**Textauszug:**
▬▬▬▬▬▬▬▬▬▬

Der jüdische Friedhof in Laudenbach hatte ein sehr großes Einzugsgebiet zwischen Marktheidenfeld und Arnstein, zwischen Gemünden und Veitshöchheim.

Entsprechend weit waren die Wege nach Laudenbach. Die Verstorbenen wurden auch im Winter bei Schnee und Eis, in der Regel von 8 jungen Männern auf einer Bahre zu Fuß getragen. Da die Verstorbenen im Judentum innerhalb von 24 Stunden begraben werden mussten, war stets Eile geboten. In Laudenbach gab es eine Beerdigungsbruderschaft (Chewra Kadisha), die sich um alle Angelegenheiten bei der Begleitung des Verstorbenen und seiner Angehörigen kümmerte. Nach dem oftmals langen Transport aus seinem Heimatort wurde der Leichnam zunächst in den Tahara-Raum der Synagoge gebracht, der durch einen separaten Eingang auf der Mainseite betreten werden konnte. Dort wurde der Körper mit Güssen von „lebendigem Wasser“  unter Segenssprüchen rituell gereinigt. Erst danach konnte der letzte Gang angetreten werden: durch das Dorf, die Rathausgasse hinauf, an der mittelalterlichen Wertheimer Burg vorbei auf den Schlossberg.

Die Dokumentation der Grabsteine

Die hebräischen Inschriften auf den Steinen sind kulturhistorisch überaus wertvolle Dokumente jüdischen Lebens. Sie erzählen Geschichten über Familie, Beruf und Wirken des Verstorbenen, über seine Herkunft, Geburt und Tod. Es sind einzigartige Lebensgeschichten von Menschen, die hier ansässig waren und Teil unserer Kultur geworden sind. Wer den jüdischen Friedhof in Laudenbach kennt, der weiß, dass der rote Buntsandstein dieses in Stein gehauene Archiv nicht konservieren kann. Wasser dringt in das poröse Material, der Frost sprengt Jahr um Jahr ganze Platten heraus und zerstört die zum Teil uralten steinernen Dokumente.

▬▬▬▬▬▬▬▬▬▬

**Bereitgestelltes Material:**

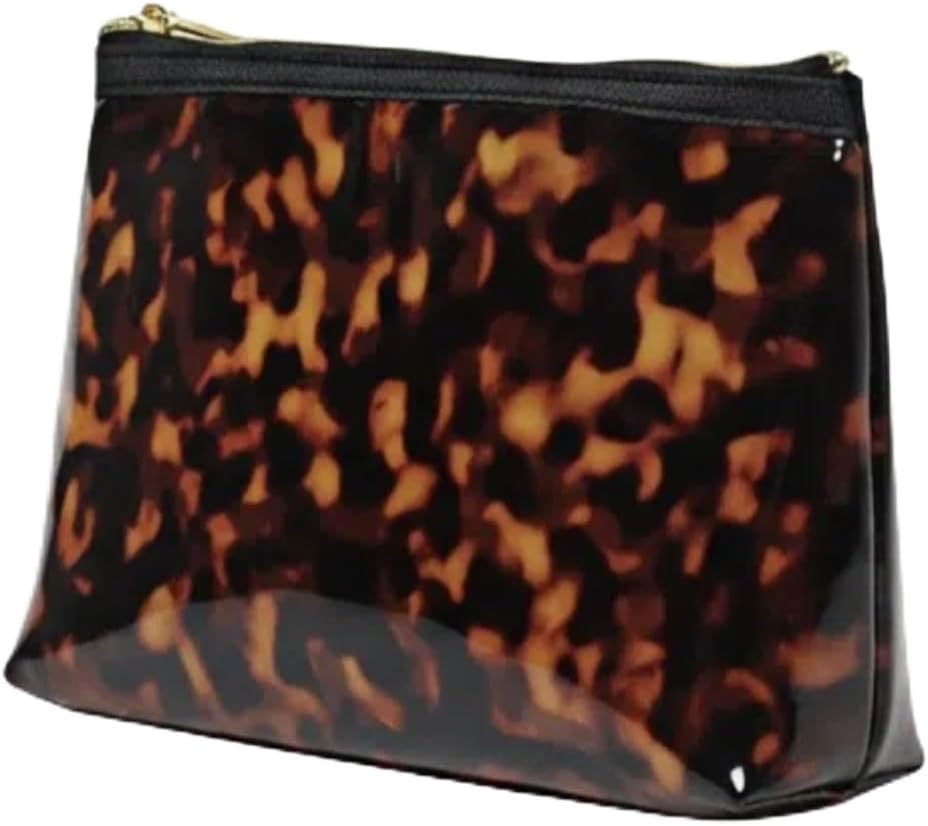 ORBENTO Retro Tortoise Printed Makeup Cosmetic Bag Mini Pouch with Chain Charm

▬▬▬▬▬▬▬▬▬▬

**Aufgabe 1:** Benenne im Textauszug über den jüdischen Friedhof in Laudenbach „Buntsandstein“ in „Muschelkalk“ um und gib dazu den Abschnitt von „Die hebräischen Inschriften“ bis „uralten steinernen Dokumente.“ mit dieser Änderung wieder.
**Aufgabe 2:** Führe den Textauszug über den jüdischen Friedhof in Laudenbach im Anschluss an seinen letzten Satz weiter.

**Ergebnis 1:**
Die hebräischen Inschriften auf den Steinen sind kulturhistorisch überaus wertvolle Dokumente jüdischen Lebens. Sie erzählen Geschichten über Familie, Beruf und Wirken des Verstorbenen, über seine Herkunft, Geburt und Tod. Es sind einzigartige Lebensgeschichten von Menschen, die hier ansässig waren und Teil unserer Kultur geworden sind. Wer den jüdischen Friedhof in Laudenbach kennt, der weiß, dass der rote Muschelkalk dieses in Stein gehauene Archiv nicht konservieren kann. Wasser dringt in das poröse Material, der Frost sprengt Jahr um Jahr ganze Platten heraus und zerstört die zum Teil uralten steinernen Dokumente.

**Ergebnis 2:**
Die Grabsteine können langfristig nicht gerettet werden, umso drängender ist es, eine Dokumentation des Laudenbacher jüdischen Friedhofs zu erstellen. Durch die Vermittlung von Frau Prof. Dr. Mona Hess von der Universität Bamberg konnte Andreas Maul gewonnen werden, der im Rahmen seiner Bachelorarbeit eine zentimetergenaue Geländekarte des Friedhofs erstellt hat. Erstmals war es nun möglich, jedem Stein eine eigene Nummer zu geben, damit man auch die sehr alten Grabstellen sicher erkennen und wiederfinden kann. Im Oktober 2020 begann die fotografische Dokumentation aller Steine des Friedhofs. Das auf zwei Jahre angelegte Projekt wurde ehrenamtlich durch Mitarbeiter des Förderkreises „ehemalige Synagoge Laudenbach e.V.“ und weitere Ehrenamtliche durchgeführt. Mit Frau Susanne Klemm vom Bayerischen Landesamt für Denkmalpflege, Frau Dr. Rotraud Ries vom Johanna Stahl-Zentrum in Würzburg, sowie Frau Prof. Dr. Talabardon und Frau Dr. Rebekka Denz von der Professur für Judaistik in Bamberg standen uns vier erfahrene Fachfrauen zur Verfügung, die das Projekt der Dokumentation des jüdischen Friedhofs in Laudenbach begleiteten und unterstützten.  Das Landesamt für Denkmalpflege sponserte eine professionelle Fotoausrüstung. Zwischen 2020 und2022 wurden alle 2447 Steine fotografiert und dokumentiert um sie zu sichern und sie zu einer späteren Zeit durch Fachleute lesen und auswerten zu können. Einige Fotos der Grabsteine wurden vom Landesamt für Denkmalpflege digital bearbeitet und sind auf der Datenbank Bet Olam abrufbar. Die Datenbank wird um die Biografien der Verstorbenen erweitert und kann weltweit eingesehen werden. Derzeit suchen wir nach einem Projektträger für die Finanzierung der Übersetzung der Grabsteine. Nur so kann dieses wertvolle Archiv für uns und kommende Generationen erhalten werden.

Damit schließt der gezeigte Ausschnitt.